Die Engländer gewannen am vierten Spieltag der Gruppenphase mit 1:0 (0:0) und stehen damit, genau wie Real, bei drei Siegen und einer Niederlage. Alexis Mac Allister (61. Minute) erzielte das Tor des Tages für den Tabellendritten der Premier League, der seine Krise überwunden zu haben scheint.
Liverpools Trainer Arne Slot hatte sich in der Startelf für Florian Wirtz entschieden, obwohl seine Mannschaft ohne den Deutschen in der Anfangsformation am Wochenende gegen Aston Villa gewonnen und damit die vier Spiele andauernde Niederlagenserie in der Premier League beendet hatte. Auf der anderen Seite musste der langjährige Liverpooler Trent Alexander-Arnold bei seiner Rückkehr an die alte Wirkungsstätte erst einmal zuschauen und nahm auf der Bank Platz.

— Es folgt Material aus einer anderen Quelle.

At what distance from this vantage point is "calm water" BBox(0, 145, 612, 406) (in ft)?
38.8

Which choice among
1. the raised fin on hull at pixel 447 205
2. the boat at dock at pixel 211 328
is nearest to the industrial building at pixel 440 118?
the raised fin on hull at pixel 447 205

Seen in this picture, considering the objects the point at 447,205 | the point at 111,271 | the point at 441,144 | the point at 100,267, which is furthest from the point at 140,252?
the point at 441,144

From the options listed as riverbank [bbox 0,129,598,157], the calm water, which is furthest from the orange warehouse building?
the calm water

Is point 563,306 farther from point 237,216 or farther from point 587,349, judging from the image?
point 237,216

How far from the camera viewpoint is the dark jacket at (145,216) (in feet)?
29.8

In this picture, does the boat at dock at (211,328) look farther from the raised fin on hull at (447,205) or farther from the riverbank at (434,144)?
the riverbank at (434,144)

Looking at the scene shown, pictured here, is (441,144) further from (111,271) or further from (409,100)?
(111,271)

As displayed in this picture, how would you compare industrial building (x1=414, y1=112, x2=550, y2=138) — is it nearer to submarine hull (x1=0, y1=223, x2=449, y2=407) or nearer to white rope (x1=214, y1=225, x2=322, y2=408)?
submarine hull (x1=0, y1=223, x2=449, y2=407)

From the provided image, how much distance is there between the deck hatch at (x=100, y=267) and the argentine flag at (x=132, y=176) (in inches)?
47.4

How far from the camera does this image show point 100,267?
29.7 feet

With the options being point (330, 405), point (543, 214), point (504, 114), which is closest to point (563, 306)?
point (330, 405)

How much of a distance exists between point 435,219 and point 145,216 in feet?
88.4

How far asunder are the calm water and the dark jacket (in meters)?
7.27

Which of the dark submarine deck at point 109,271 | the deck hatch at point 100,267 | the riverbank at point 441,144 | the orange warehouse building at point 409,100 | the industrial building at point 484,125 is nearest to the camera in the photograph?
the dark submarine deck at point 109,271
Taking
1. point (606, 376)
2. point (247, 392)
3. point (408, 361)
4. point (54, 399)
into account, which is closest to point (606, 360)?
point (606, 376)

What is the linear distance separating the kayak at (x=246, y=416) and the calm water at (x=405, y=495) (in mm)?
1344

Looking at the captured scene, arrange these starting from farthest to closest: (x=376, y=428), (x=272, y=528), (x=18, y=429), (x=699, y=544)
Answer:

Liverpool mit mehr Energie im Spiel
Die Partie begann direkt hochintensiv. Lautstark angetrieben von der Anfield Road hatte Mac Allister nach zehn Minuten den ersten nennenswerten Abschluss der Partie, schoss rechts vom Strafraumrand aber ein gutes Stück über das Tor der Madrilenen. Insgesamt wirkten die „Reds“ in der Anfangsphase zielstrebiger und auch im Gegenpressing druckvoller, Real war sichtlich darauf bedacht, die eigene Defensive abzusichern und die Partie zu kontrollieren ohne groß ins Risiko zu gehen.
In der 23. Minute zwang der beherzt aufspielende Rechtsverteidiger der Liverpooler, Conor Bradley, seinen hinterhereilenden Gegenspieler Vinicius Junior zu einem Foul, das Schiedsrichter Istvan Kovacs mit der Gelben Karte ahndete. Das Duell zwischen Bradley und Vinicius Junior war das, das man im ersten Durchgang am häufigsten sah, Madrid probierte es fast ausschließlich über die eigene linke Angriffsseite, doch Bradley hatte da alles im Griff.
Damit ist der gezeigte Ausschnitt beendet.